Central banks accumulating U.S. dollars are taking on ever-greater currency risk. If the dollar were to depreciate, their losses would be large. Thus, they have an incentive to diversify their holdings rather than relying so heavily on dollar-denominated assets. But this could itself cause the dollar depreciation they fear.
This situation is a risk to the United States as well. While there has been no hint, as yet, that nations with large dollar reserves would use such holdings for economic or political leverage, that is a possibility.
Time For Action The greater fear has as much to do with mathematics as it does with economics. Even gradually increasing trade deficits can lead to accelerating current account deficits. Today’s borrowing abroad means a further outflow of income (the interest on that borrowing) tomorrow, over and above the trade deficit itself. In the extreme, such a “debt trap” very quickly spirals out of control, producing the dreaded hard landing—at a minimum, economic recession coupled with sharply higher interest rates, rising bankruptcies, and flat or even declining house prices.

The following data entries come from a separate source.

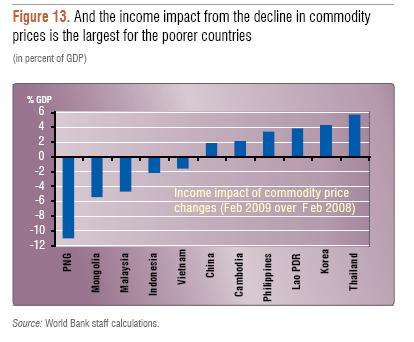 3-commodity-price-impact.JPG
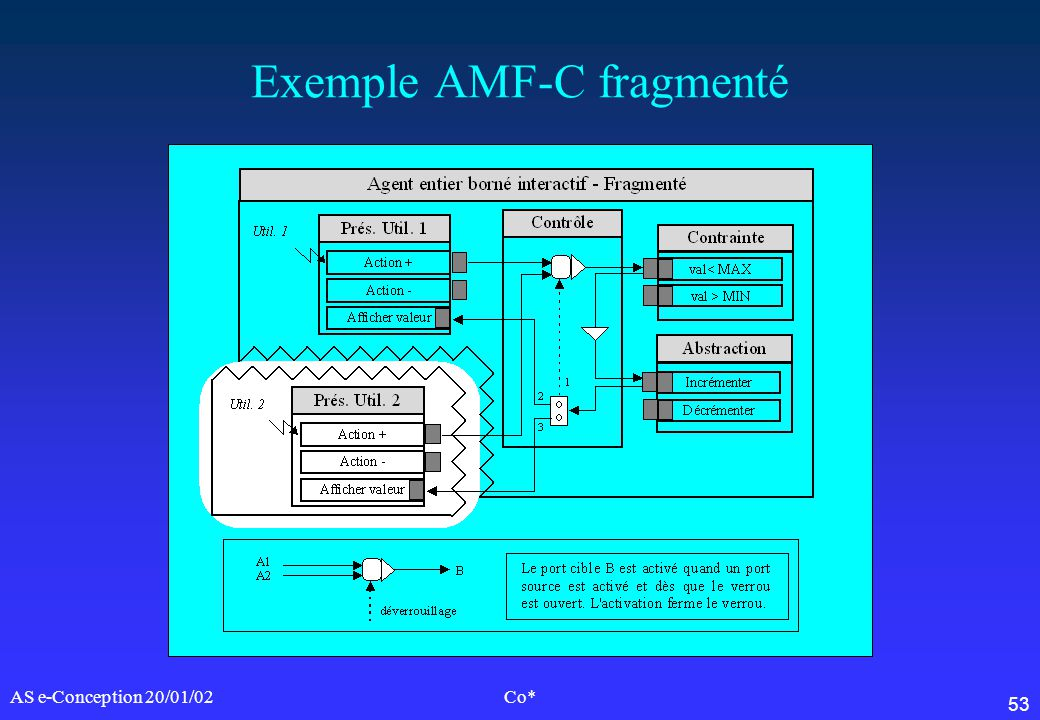 Exemple AMF-C fragmenté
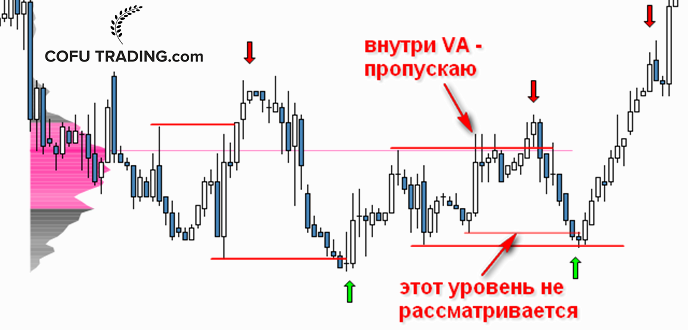 cofutrading-torgovla-vo-flete-2.png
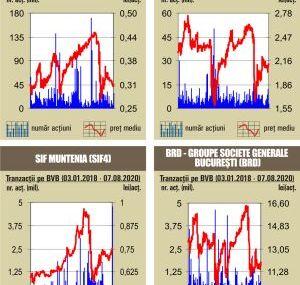 BVB Rulaj de 30,9 milioane lei, sub media zilnica a anului
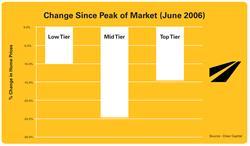 Home Prices, Peak of Housing Market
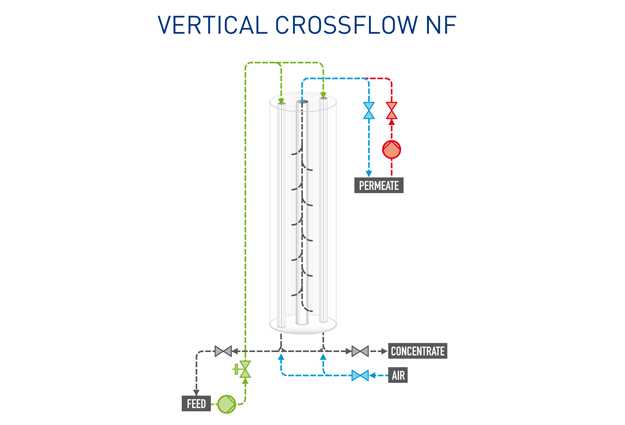 Pentair X-Flow Vertical-Crossflow-NF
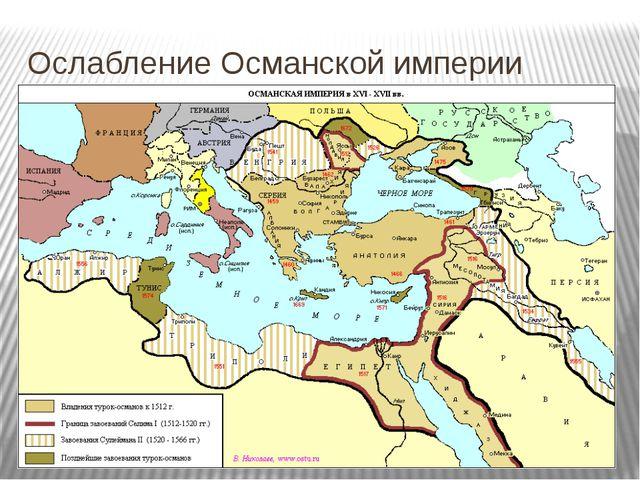 Ослабление Османской империи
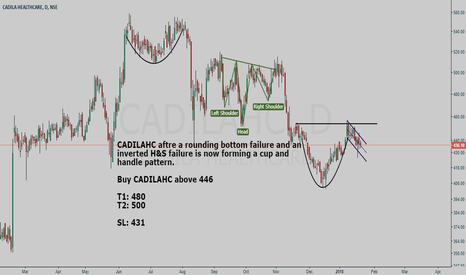 CADILAHC: CADILAHC buy setup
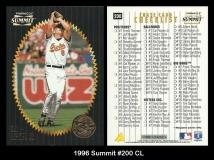 1996 Summit #200 CL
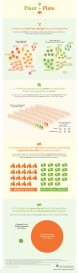 Plant-the-Plate-Infographic-full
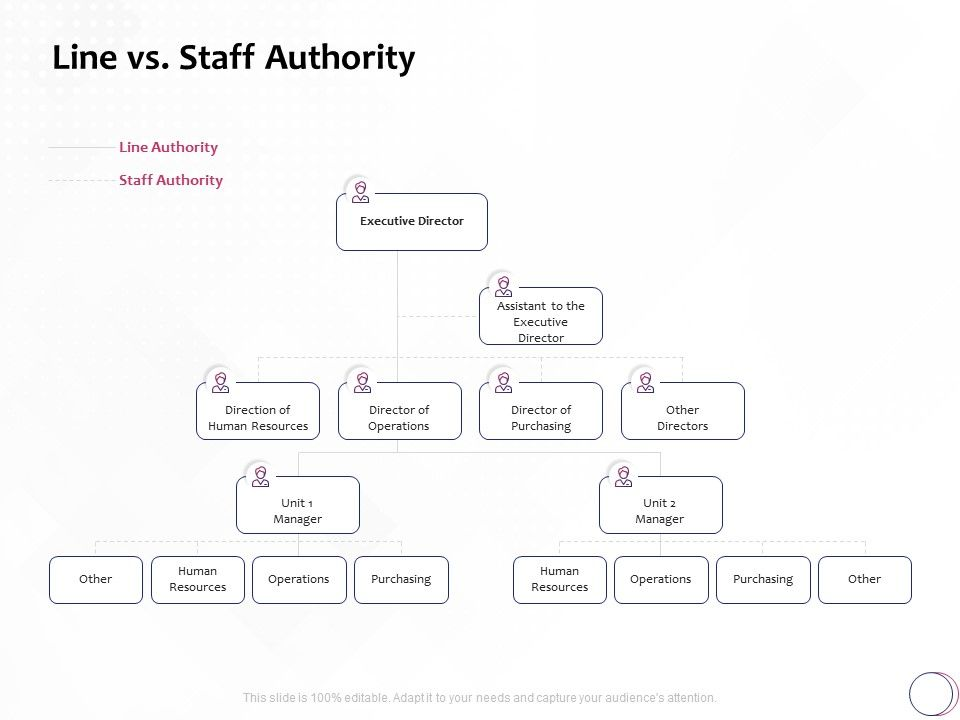 Line Vs Staff Authority Purchasing Ppt Powerpoint Presentation Gallery Outfit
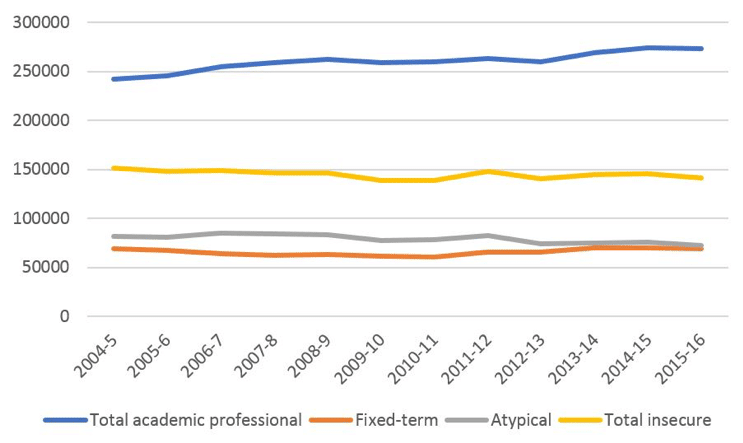 Figure 1: Academic contracts by contract type 2004–2016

The “soft landing” is no picnic either. It means some combination of greater personal savings (lower personal consumption), higher taxes, lower government spending, lower investment and a still-weaker dollar. And you can count on considerably higher interest rates as one of the principal means of achieving such ends.
Such a scenario may seem remote. And it may be, at present. But the longer we wait to resolve the problem, the more likely such outcomes become.
To be sure, faster economic growth in Europe (and elsewhere) would help, as would revaluing the Chinese currency upward. Still, it is hard to construct an end game that doesn’t involve sacrifice on the American home front.